In the elbow region, the radial nerve divides into a superficial sensory branch and a deep motor branch. The primary problem in radial tunnel syndrome is compression of these branches as they course through fibro-osseous tunnels created by surrounding muscles, ligaments and bones. The deep motor branch innervates the wrist extensor muscles and is called the posterior interosseous nerve (PIN). Compression of the PIN most commonly causes weakness or atrophy in the wrist extensors because the PIN contains motor fibers almost exclusively. However, pain similar to lateral epicondylitis is possible because the superficial sensory branch of the radial nerve may also be compressed in this region. (See Figure 2)
Nerve compression occurs in radial tunnel syndrome where the PIN courses under the supinator muscle. The archway created by the edge of the supinator muscle under which the PIN passes is called the Arcade of Frohse. (See Figure 3) The Arcade of Frohse often has fibrous bands that compress the nerve causing the tunnel compression syndrome. These fibrous bands are small and deep under the extensor muscle mass, so they are challenging to palpate.
Although radial tunnel syndrome and lateral epicondylitis may initially present with similar symptoms, there are some key aspects of assessment that will help differentiate the problems. Lateral epicondylitis is most likely to cause pain during resisted wrist extension. Radial tunnel syndrome, on the other hand, is more likely to present with less pain but significant weakness during resisted wrist extension because it is the PIN motor fibers that are most affected.
Pain can be reproduced during palpation with both these conditions. However, when palpating the lateral elbow region, radial tunnel syndrome pain is more likely to be felt somewhat distal to the epicondyle in the soft tissues. Epicondylitis pain is predominantly in the extensor tendons and right at the epicondyle. In addition, pain arising from nerve compression in radial tunnel syndrome is likely to be less specific and extend into the forearm. Epicondylitis pain is usually far more local right at the proximal extensor tendon group and their attachments.
Based on her initial symptoms, our client could have either one of these conditions. This is a great illustration of why it is so important to perform a thorough assessment and not immediately jump to conclusions. Assuming she has lateral epicondylitis, the most likely treatment approach would include deep transverse friction of the common extensor tendons. The physiological effects of this treatment technique (stimulation of fibroblast activity which encourages collagen rebuilding) would match the physiology of the tissue injury (collagen degeneration). The friction technique would be valuable in addressing the chronic tendon degeneration of epicondylitis.
However, if the primary problem is radial tunnel syndrome, applying deep friction could significantly aggravate the problem by placing adverse pressure on the nerve. For radial tunnel syndrome it would be far more important to address muscular hypertonicity throughout the wrist extensors and the supinator muscle so they don't further compress the nerve. In addition, neural mobilization techniques for the radial nerve would encourage full freedom of movement of the nerve and eventually reduce symptoms.
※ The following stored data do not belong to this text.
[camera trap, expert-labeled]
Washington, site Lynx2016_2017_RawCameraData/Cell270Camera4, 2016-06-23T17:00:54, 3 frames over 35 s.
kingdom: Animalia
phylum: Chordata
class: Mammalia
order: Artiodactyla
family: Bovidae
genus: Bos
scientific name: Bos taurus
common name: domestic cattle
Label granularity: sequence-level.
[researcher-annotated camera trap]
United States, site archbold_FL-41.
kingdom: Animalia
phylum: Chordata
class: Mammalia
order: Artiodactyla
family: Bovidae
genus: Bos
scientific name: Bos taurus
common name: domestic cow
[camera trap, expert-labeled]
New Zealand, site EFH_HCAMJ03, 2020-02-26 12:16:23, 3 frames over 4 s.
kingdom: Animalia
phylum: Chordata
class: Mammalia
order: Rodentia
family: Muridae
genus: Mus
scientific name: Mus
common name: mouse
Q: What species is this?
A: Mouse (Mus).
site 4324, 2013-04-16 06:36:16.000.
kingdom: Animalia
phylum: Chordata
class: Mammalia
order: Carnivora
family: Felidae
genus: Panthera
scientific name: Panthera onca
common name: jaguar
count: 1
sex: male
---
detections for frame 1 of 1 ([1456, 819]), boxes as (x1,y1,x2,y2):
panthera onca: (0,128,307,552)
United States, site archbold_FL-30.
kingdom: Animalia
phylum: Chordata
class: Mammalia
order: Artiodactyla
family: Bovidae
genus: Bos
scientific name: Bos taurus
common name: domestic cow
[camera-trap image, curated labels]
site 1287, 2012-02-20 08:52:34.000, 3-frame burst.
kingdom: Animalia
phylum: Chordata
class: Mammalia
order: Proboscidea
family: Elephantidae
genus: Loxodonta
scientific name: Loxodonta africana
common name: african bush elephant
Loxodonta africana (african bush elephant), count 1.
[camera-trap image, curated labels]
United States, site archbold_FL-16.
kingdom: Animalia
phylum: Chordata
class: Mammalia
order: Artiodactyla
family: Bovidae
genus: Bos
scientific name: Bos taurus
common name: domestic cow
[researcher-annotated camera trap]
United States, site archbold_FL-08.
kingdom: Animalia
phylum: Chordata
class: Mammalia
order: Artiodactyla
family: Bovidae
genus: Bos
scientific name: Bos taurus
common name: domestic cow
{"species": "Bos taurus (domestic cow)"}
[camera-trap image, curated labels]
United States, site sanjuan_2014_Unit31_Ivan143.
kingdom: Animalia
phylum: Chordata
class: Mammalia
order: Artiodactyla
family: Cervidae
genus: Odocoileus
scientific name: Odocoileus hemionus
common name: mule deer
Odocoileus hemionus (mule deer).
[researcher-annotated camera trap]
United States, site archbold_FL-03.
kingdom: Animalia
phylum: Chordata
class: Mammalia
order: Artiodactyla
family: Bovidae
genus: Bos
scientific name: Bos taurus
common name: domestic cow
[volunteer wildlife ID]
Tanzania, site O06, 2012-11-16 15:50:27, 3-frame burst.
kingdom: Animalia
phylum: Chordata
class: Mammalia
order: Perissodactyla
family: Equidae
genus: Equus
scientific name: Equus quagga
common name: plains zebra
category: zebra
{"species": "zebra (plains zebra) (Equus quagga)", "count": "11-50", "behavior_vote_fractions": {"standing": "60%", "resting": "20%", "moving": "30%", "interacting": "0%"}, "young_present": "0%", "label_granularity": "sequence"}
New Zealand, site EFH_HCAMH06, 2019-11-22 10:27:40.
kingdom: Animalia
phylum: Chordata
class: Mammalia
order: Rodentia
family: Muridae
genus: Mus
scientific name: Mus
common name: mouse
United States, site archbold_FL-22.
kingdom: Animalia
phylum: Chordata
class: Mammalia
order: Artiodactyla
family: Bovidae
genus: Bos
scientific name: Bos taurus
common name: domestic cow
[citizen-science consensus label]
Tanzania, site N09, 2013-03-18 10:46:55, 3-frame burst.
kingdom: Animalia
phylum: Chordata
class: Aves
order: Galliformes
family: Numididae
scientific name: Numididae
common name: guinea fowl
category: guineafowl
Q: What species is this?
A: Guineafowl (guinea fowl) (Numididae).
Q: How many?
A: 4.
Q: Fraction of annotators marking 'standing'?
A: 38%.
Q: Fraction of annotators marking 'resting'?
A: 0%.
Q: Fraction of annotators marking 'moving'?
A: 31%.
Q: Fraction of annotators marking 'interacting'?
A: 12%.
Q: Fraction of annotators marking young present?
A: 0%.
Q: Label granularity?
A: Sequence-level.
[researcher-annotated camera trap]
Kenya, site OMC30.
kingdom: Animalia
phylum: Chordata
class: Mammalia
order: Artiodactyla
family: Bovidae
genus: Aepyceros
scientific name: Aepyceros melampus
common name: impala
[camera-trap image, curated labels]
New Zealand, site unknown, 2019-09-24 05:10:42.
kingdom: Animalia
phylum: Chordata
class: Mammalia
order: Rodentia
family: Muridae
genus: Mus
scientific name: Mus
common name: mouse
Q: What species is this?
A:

Neural mobilization engages gentle pulling actions during certain motions of the upper extremity that encourage smooth and free gliding of the nerve near any adjacent structures.
This case illustrates two very important points that will make your treatments more successful. It is valuable to know about soft-tissue pathologies in order to be able to distinguish between conditions. In addition, in cases like this, it is possible to make treatment errors that make a client's condition worse. Performing accurate assessment and considering the physiological effects of the treatment on the specific tissues being treated will make your treatments far more effective and successful.